Another work of this ilk is the short story “Cent and Jill” by Rooplall Monar, which is included in the anthology, and is exceptionally outstanding as a piece of short fiction for its post-colonial quality and linguistic achievements.

The anthology was edited by Joel Benjamin, Laxmi Kallicharan, Ian McDonald and Lloyd Searwar, who, by their diverse backgrounds, brought various perspectives to the volume. But what is definitely uniform is the depth and informed nature of the critical analysis contained in the introduction to five of the six sections of the book. There is an attempt to represent the development of the Indo-Guyanese literature from 1917 to the end of the twentieth century.  There are gaps, particularly in the period 1930s to about 1970, but it has sharp critical insights and a keen sense of history.

This history has a particularly interesting input from McDonald in the ‘Afterword’.

“Sugar was first crystallised from the cane plant in India. It is an irony of history that 2,500 years after that event, Indians left their native land to travel thousands of miles across the world to pursue the manufacture which their far ancestors had first discovered. In fact, if you had told the first Indian indentured labourers who came over to British Guiana in 1838, indeed all those 238,979 who are recorded as following them over the years right up to 18th April, 1917, when the S.S. Ganges docked in Georgetown – if you had told any of them that it was their ancestors who had originally discovered and developed sugar manufacture they would hardly have believed it.  There is little doubt that to them the sugar business, like so much else in the world, was the discovery and preserve of the Europeans who were in charge of both their old and now their new homeland.”

Such ironies have continued even in the history of the poet Das and her considerable contribution to Guyanese literature. She started her career during a period of recharged nationalism in Guyanese post-independence literature. Nationalism had been there from since the late pre-independence period, but it took a different turn under the PNC in the early 1970s with the introduction of national service. Writer, mentor and matriarch Rajkumari Singh was a leader in the cultural movement arising out of the Guyana National Service (GNS) and she helped to develop a number of writers, most of them East Indians, who became prominent in a significant literary movement that outgrew the GNS and its predominantly black consciousness.
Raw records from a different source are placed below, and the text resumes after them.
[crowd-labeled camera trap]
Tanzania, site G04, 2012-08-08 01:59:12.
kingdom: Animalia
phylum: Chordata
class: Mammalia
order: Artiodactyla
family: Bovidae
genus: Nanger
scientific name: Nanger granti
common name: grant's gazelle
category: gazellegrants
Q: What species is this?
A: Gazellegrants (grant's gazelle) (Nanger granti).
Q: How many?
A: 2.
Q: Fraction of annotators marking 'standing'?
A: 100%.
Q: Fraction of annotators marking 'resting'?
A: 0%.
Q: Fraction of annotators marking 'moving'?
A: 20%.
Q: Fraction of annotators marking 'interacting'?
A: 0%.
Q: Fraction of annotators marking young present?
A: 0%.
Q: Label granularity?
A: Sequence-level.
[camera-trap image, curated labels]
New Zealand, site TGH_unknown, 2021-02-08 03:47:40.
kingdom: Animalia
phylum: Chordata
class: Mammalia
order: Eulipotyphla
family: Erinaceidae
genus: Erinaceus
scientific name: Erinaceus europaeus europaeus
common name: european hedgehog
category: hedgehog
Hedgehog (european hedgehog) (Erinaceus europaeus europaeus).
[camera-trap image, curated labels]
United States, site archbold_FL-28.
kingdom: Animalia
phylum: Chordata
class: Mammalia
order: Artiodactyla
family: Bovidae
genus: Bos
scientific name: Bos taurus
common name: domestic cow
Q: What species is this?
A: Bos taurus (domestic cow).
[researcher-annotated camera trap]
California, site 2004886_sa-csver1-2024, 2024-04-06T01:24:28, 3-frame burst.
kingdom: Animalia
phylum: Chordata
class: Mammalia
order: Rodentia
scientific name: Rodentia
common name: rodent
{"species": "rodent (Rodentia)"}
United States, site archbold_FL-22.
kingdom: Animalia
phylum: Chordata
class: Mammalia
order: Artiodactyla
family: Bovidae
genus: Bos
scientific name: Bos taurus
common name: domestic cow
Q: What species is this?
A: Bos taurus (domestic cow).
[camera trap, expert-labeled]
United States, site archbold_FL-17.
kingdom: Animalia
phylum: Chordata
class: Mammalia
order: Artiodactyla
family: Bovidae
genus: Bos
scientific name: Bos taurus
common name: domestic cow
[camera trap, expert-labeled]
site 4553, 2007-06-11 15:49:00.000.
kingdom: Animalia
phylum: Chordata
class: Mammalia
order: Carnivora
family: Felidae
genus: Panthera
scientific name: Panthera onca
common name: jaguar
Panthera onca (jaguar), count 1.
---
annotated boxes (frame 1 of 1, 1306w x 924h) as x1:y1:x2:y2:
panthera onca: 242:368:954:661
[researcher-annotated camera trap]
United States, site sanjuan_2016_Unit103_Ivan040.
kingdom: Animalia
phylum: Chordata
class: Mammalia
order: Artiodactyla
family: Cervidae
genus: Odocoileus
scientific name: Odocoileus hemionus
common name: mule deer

Ironically, it also thrived in spite of the destructive political turns made by the PNC and its creature the GNS.

That political era was largely responsible for the rise of a new period in the development of Indo-Guyanese literature with Das, Monar, Shana Yardan, Gora Singh, Jan Shinebourne, Arnold Itwaru and Sasenarine Persaud prominent in this. Das, in particular, was ideologically strong with her first poetic voice “I Want to be A Poetess of My People”. As the ironies multiplied, she soon found herself in opposition to the PNC and her service in the GNS was used against her when she was denied a University of Guyana degree in Economics. (She later went to Columbia in New York). Another phase of development in the literature was the rise in the 1990s of work by East Indian writers in exile turning out poetry and fiction very critical of that same Burnham era.

They Came In Ships makes reference to these political factors that helped to shape the literature, but the anthology does not really include much of the work that developed in that period. Yet the value of the anthology is greatly increased because of the extensive and comprehensive bibliography that it provides. The words of David Dabydeen, one of the important writers included in it are very appropriate. He correctly describes it as “utterly indispensable”.